# Supplied records
# # # # #
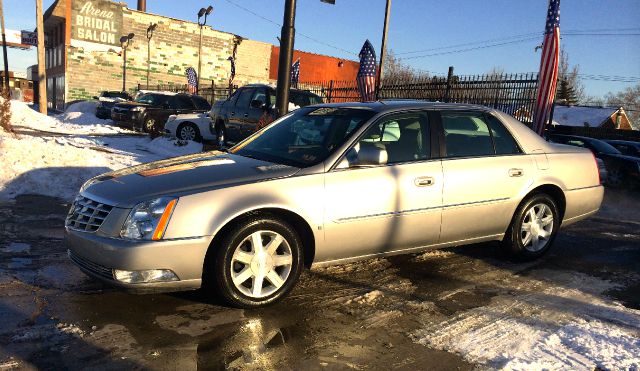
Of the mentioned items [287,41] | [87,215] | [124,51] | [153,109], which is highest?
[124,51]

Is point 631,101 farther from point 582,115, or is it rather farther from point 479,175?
# # # # #
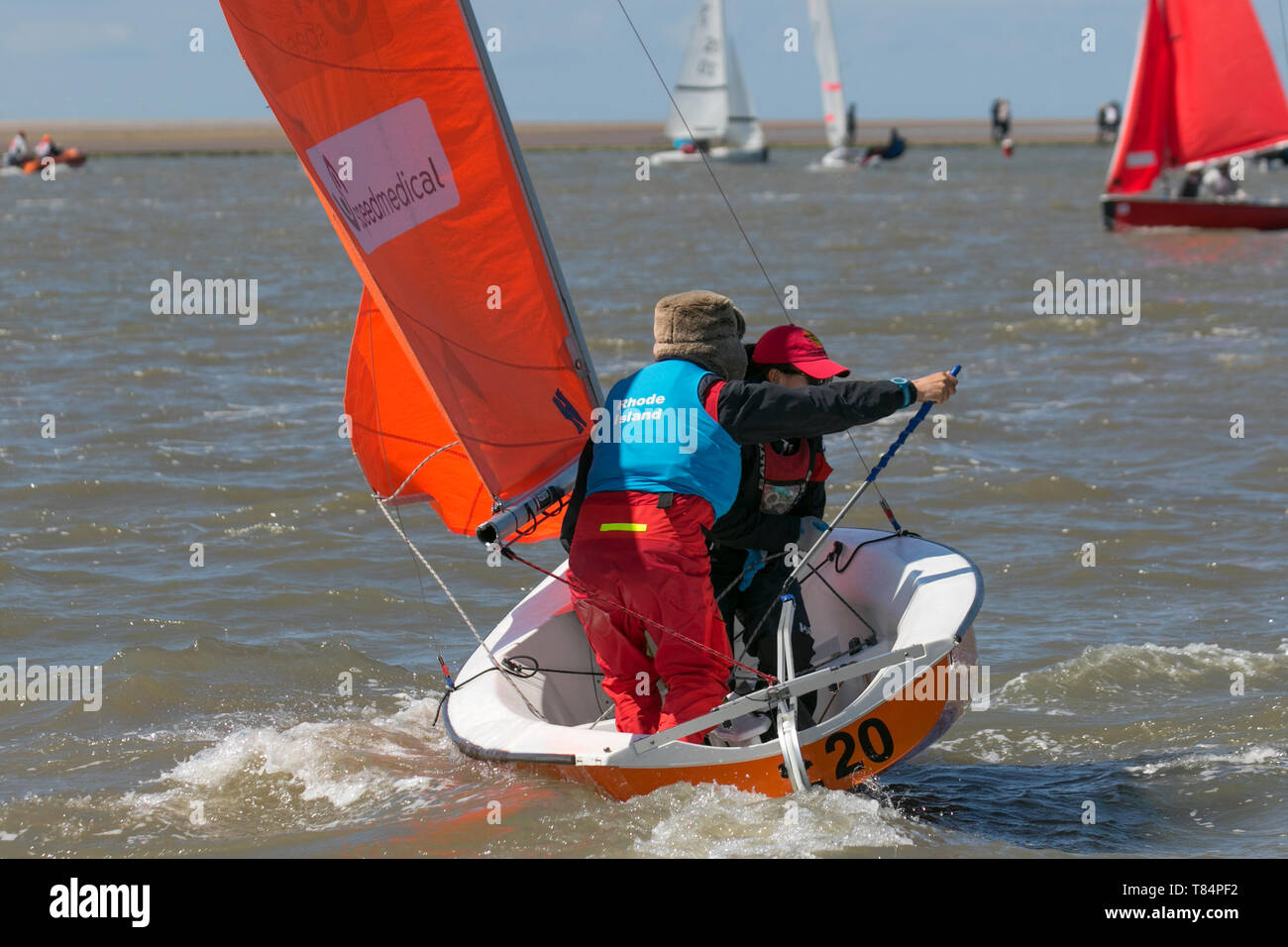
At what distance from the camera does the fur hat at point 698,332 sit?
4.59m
# # # # #
# Short exercise
Please show each line of the records above that contains the word "from". Case counts.

# Written solution
Is point 631,101 farther from point 582,115, or is it rather farther from point 479,175?
At what distance from the camera does the fur hat at point 698,332 sit?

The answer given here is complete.